I am from India and have filed an I-485 under EB-2. I am the primary applicant. Since the Indian EB-2 priority date is moving very slowly, we are planning to invest in EB-5. However, I want to keep my EB-2 application active and invest in EB-5 under my wife's name. Her I-485 is pending also as my dependent. Is it still possible for us to apply for EB-5? Will my wife need to be the main applicant?
Yes, applicants for immigrant processes (green cards) can submit other immigration petitions while the original ones are pending. Once one is approved, the other can be withdrawn. Please retain an immigration lawyer who can help you with tracking all processes.
In this case the EB-5 investor can be either the husband or wife. Once the EB-5 petition is approved, then the EB-5 investor, and spouse and children if applicable, can apply for the conditional permanent residency. However, if you have applied already for permanent residency then why do you need to file an EB-5 petition?
If you are currently in the United States on an H-1B or L nonimmigrant visa, you have dual intent. That means you have not affirmatively expressed your intent to become a permanent resident even though you have filed the I-485. Otherwise, your wife should file the EB-5 investment petition.

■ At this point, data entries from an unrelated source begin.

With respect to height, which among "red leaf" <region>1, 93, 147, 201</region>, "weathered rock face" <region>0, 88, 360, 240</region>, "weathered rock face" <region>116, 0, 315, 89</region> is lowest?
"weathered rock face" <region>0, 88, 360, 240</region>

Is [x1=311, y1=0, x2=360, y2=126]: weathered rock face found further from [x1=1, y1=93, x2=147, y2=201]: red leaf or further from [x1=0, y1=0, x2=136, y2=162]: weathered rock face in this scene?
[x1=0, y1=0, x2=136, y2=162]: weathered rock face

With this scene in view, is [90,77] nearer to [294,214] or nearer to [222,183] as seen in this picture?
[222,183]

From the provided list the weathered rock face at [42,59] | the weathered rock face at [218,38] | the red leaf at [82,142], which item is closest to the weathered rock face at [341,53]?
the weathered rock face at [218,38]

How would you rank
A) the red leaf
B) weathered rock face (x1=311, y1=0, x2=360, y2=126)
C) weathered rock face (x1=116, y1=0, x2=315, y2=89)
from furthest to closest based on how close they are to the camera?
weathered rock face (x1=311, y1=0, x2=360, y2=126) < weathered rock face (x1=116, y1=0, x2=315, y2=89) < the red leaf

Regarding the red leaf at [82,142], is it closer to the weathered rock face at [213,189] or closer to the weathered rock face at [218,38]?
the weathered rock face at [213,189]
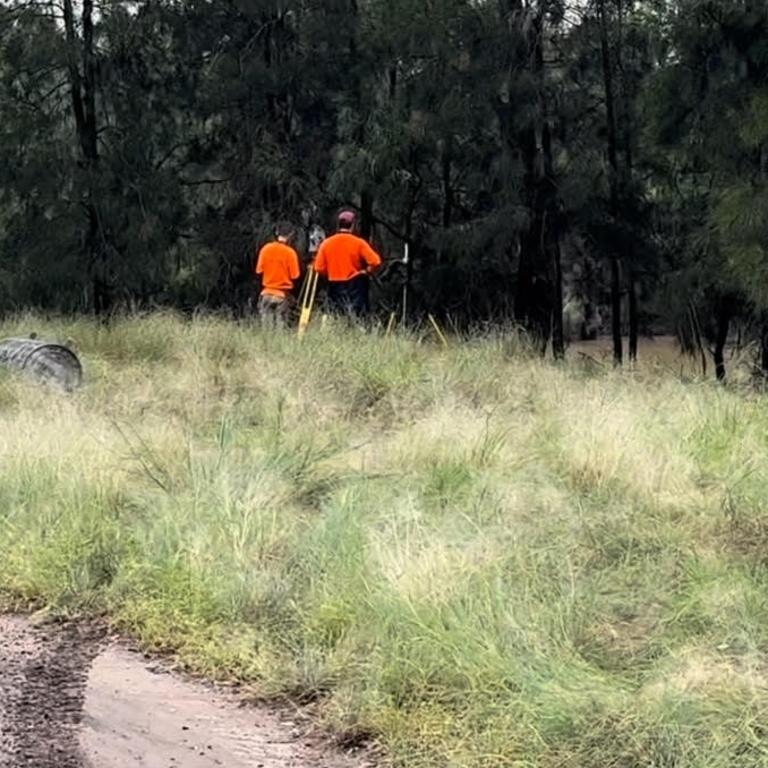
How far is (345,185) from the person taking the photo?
1803cm

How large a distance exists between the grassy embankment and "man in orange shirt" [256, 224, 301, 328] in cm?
386

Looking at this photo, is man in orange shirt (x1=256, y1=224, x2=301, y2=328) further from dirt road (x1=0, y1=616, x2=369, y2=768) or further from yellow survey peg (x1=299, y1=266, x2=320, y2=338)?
dirt road (x1=0, y1=616, x2=369, y2=768)

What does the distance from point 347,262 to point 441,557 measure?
7.91 meters

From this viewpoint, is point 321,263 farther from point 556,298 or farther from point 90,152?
point 90,152

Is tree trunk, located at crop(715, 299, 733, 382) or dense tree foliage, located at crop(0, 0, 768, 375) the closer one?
dense tree foliage, located at crop(0, 0, 768, 375)

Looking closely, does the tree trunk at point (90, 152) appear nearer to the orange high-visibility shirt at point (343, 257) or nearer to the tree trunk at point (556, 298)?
the orange high-visibility shirt at point (343, 257)

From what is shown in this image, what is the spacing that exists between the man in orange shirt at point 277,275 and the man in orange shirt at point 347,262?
38 cm

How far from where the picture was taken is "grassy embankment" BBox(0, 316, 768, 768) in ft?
11.6

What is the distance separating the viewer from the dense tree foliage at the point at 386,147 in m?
16.8

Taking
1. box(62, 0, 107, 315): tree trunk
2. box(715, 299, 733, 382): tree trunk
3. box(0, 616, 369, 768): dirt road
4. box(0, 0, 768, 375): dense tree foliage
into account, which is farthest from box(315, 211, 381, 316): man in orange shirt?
box(715, 299, 733, 382): tree trunk

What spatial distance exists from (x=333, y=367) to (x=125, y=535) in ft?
15.4

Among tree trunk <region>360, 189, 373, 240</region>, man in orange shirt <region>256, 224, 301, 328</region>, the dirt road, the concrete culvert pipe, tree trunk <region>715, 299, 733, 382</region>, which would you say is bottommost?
tree trunk <region>715, 299, 733, 382</region>

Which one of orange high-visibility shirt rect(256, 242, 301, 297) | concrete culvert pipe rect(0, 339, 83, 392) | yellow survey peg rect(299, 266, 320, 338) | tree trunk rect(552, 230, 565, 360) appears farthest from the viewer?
tree trunk rect(552, 230, 565, 360)

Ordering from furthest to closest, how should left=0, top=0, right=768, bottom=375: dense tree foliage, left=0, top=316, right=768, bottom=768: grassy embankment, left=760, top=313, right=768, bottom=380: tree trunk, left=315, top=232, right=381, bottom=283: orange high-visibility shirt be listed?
left=0, top=0, right=768, bottom=375: dense tree foliage → left=760, top=313, right=768, bottom=380: tree trunk → left=315, top=232, right=381, bottom=283: orange high-visibility shirt → left=0, top=316, right=768, bottom=768: grassy embankment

You may apply under different employment-based categories, EB-2 and EB-5 concurrently. EB-5 is no longer a fast option to immigrate or adjust status in the United States because I-526 processing takes, on average, 17 months these days.
As you stated, your wife will be the petitioner for your upcoming EB-5 petition. Once approved, you and your wife both can then apply new I-485 applications much like you did for your EB-2 petition. It is entirely proper to have multiple I-485 applications for different employment-based preference categories like EB-2 and EB-5. In the alternative, you may also be able to “interfile” your pending I-485s to attach them to the approved EB-5 petition. That way, you would not incur the cost of filing new I-485 applications. But, your immigration lawyer must research if interfiling is available here since the principal beneficiaries of both preference categories are not the same. In other words, you were the principal beneficiary of your EB-2 petition and your wife would be the principal beneficiary of the EB-5 petition. This may or may not cause interfiling to be available here. It has to be further confirmed.
John J Downey
Placing your wife is the best bet. You are the primary applicant on the EB-2, so keeping that viable is important.
There is nothing to prevent you from having two options at the same time. Thus, you could maintain your wife's application for adjustment of status and presumably yours too based upon her EB-2 petition, and at the same time seek to qualify for lawful permanent residency sooner by making an EB-5 investment presumably through a regional center. You could do so in either your name or your wife's name, depending upon your preference. There is no significant difference time-wise and as you indicated, there is no backlog under the quota for Indian nationals in either case.
Provided you can show lawfully sourced money, either you or your wife can file for an EB-5 visa and then file a new adjustment based on the EB-5 approval. One used to be able to interfile the approval, but it appears now USCIS wants a new adjustment application.
There is no reason why you cannot do it concurrently. However, in order to best discuss strategy, I would recommend contacting an attorney.
If you already have filed the I-485, adjustment of status application, then you are almost at the end in the green card process. Unless the priority date has retrogressed in that category since you filed the I-485 and you have an approved I-140, it is just a matter of time until the officer adjudicates it. With the EB-5 process taking two years these days, it is not the fastest way to obtain the green card anymore.
You wife can be the principal applicant in the EB-5 application. When your wife and her family are interviewed in the consulate or USCIS, the officer will confirm with you if you want to give up the EB-2 application.